(Sumber: Tribun Jogja -Tribunnews.com)
Penulis: Indira Rivany
Medan, Suara USU. Marhaban Ya Ramadhan. Tak terasa sudah beberapa hari umat muslim seluruh dunia melaksanakan ibadah puasa di bulan yang penuh berkah ini. Selain berfokus pada ibadah, bulan puasa juga identik dengan berkumpul dan makan bersama saat berbuka atau biasa dikenal dengan sebutan bukber.
Momen berbuka puasa bersama dipergunakan sebagai ajang silahturahmi. Tak hanya dengan keluarga, biasanya bukber dilaksanakan bersama teman-teman kuliah, teman-teman masa sekolah terdahulu atau lingkungan pertemanan lainnya. Tak hanya berlangsung satu hari saja, ajakan bukber berlangsung terus menerus. Setiap hari, cafe atau restoran penuh untuk acara bukber.
Terasa menyenangkan, menunggu azan maghrib bersama-sama sambil mengobrol dan mempererat tali silahturahmi. Semula bukber tidak ada yang salah namun, kendati hanya sebatas silahturahmi, tak jarang justru bukber menjadi ajang hedonisme. Apa itu hedonisme?

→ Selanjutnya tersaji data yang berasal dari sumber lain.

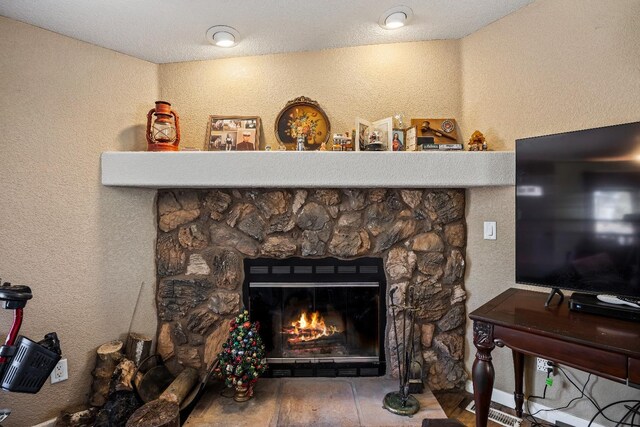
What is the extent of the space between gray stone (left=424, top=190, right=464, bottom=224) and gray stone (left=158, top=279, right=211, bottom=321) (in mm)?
1654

Istilah ini sebenarnya bukan hal yang baru, hedonisme atau akrab disebut sebagai hedon. Dikutip dari Kamus Besar Bahasa Indonesia (KBBI), hedonisme merupakan pandangan yang menganggap kesenangan dan kenikmatan materi sebagai tujuan utama dalam hidup. Hedonisme juga turut dikaitkan dengan berfoya-foya.

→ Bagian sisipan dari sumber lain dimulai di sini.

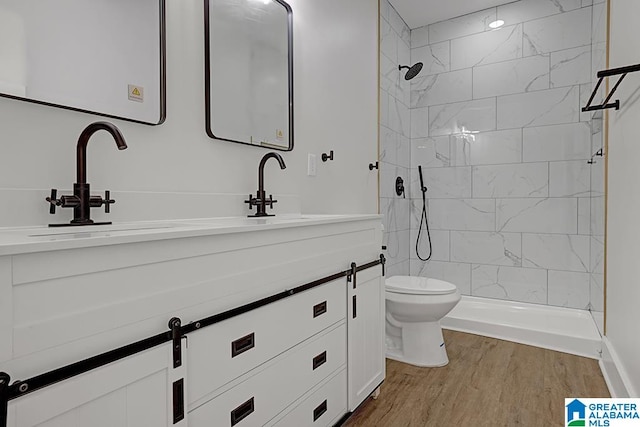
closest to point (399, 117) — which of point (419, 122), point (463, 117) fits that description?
point (419, 122)

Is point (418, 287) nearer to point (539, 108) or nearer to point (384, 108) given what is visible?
point (384, 108)

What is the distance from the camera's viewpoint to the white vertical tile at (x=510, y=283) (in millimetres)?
3142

Saat bulan Ramadhan, sering kali kita temui unggahan-unggahan acara buka bersama dengan menu yang mewah serta mahal luar biasa. Realita lainnya, ada saja pihak pihak yang membumbui buka bersama dengan foya-foya. Aktifitas yang harusnya cenderung sakral, berujung menjadi riya.
Hal ini, tentu saja berbanding terbalik dengan prinsip agama Islam untuk hidup sederhana. Agama islam menganjurkan umatnya untuk senantiasa hidup dalam kesederhanaan disemua tindakan. Serta menjauhkan diri dari sikap tidak puas dan menjauhkan sikap berlebihan. Sebenarnya, sah-sah saja melakukan buka bersama. Dengan catatan, lurus dan perjelas apa niat buka bersama itu sebenarnya, misalnya mempererat tali silaturahmi. Namun, yang harus digaris bawahi ialah menghapus kenyataan-kenyataan negatif seperti terlalu eksklusif.
Pilihlah kesempatan berbuka yang lebih bermakna, sendiri atau bersama-sama serta mensyukuri dan bersilaturahmi tanpa melanggar ajaran serta syariat. Tak lupa pula, sembari renungi masih banyak kaum duafa yang tak dapat menikmati berbuka karena tidak ada yang mampu dibeli dan tidak ada yang memperdulikan.